■ Required task
Transcribe the following items line for line, without altering any wording, numbers, or punctuation.

[Collected data entries]
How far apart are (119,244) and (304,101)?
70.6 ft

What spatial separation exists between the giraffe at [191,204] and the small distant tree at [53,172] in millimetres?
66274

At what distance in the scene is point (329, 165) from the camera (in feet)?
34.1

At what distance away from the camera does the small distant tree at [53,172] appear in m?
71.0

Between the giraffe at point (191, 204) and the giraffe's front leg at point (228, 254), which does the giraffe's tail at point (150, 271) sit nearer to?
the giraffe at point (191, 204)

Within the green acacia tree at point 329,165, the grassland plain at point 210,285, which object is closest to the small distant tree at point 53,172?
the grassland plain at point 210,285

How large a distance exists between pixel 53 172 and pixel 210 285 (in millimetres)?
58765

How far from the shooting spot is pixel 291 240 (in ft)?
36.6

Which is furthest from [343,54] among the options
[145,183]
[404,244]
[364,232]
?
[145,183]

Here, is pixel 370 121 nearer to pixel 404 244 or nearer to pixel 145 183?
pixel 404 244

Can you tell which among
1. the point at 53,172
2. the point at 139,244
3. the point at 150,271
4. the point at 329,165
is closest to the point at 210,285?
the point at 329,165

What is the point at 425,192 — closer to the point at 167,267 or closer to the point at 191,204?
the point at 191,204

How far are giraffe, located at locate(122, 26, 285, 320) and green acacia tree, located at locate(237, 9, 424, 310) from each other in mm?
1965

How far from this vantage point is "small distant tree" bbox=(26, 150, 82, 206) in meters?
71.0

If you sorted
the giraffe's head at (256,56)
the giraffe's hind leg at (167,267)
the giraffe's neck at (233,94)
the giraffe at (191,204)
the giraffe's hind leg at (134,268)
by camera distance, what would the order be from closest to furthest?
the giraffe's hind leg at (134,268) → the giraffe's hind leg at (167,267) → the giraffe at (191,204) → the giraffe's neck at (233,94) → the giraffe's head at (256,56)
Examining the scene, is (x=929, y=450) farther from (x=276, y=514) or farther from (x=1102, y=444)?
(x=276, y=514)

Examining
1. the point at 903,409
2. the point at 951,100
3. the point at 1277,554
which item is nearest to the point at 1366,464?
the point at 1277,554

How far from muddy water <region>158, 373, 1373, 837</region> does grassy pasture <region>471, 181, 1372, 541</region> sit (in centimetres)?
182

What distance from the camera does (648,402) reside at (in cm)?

■ Response for this exercise
How far apart are (119,244) and (304,101)?
70.6 ft

What spatial separation exists between the giraffe at [191,204] and the small distant tree at [53,172] in millimetres?
66274

At what distance in the scene is point (329, 165) from the camera (in feet)?
34.1

At what distance away from the camera does the small distant tree at [53,172] appear in m?
71.0

Between the giraffe at point (191, 204) and the giraffe's front leg at point (228, 254), which does the giraffe's tail at point (150, 271) sit nearer to?
the giraffe at point (191, 204)

Within the green acacia tree at point 329,165, the grassland plain at point 210,285, which object is closest to the small distant tree at point 53,172?
the grassland plain at point 210,285

How large a distance exists between pixel 53 172 and pixel 210 285 (in millimetres)?
58765

How far from the shooting spot is pixel 291 240 (in ft)?
36.6

Which is furthest from [343,54] among the options
[145,183]
[404,244]
[364,232]
?
[145,183]

Here, is pixel 370 121 nearer to pixel 404 244 or nearer to pixel 145 183?
pixel 404 244

Can you tell which among
1. the point at 53,172
2. the point at 139,244
3. the point at 150,271
4. the point at 329,165
is closest to the point at 210,285?
the point at 329,165

What is the point at 425,192 — closer to the point at 167,267 or closer to the point at 191,204?
the point at 191,204

How far are giraffe, located at locate(122, 26, 285, 320) and green acacia tree, located at locate(237, 9, 424, 310) from each other in mm?
1965

How far from this vantage point is "small distant tree" bbox=(26, 150, 82, 206) in meters?
71.0

If you sorted
the giraffe's head at (256,56)
the giraffe's hind leg at (167,267)
the giraffe's neck at (233,94)
the giraffe at (191,204)
the giraffe's hind leg at (134,268)
by camera distance, what would the order be from closest to furthest?
the giraffe's hind leg at (134,268) → the giraffe's hind leg at (167,267) → the giraffe at (191,204) → the giraffe's neck at (233,94) → the giraffe's head at (256,56)
Examining the scene, is (x=929, y=450) farther from (x=276, y=514) or farther from (x=1102, y=444)?
(x=276, y=514)

Examining
1. the point at 903,409
2. the point at 951,100
3. the point at 1277,554
which item is nearest to the point at 1366,464?
the point at 1277,554

How far from muddy water <region>158, 373, 1373, 837</region> does grassy pasture <region>471, 181, 1372, 541</region> sit (in centimetres)?
182

What distance from the camera does (648,402) reside at (in cm)?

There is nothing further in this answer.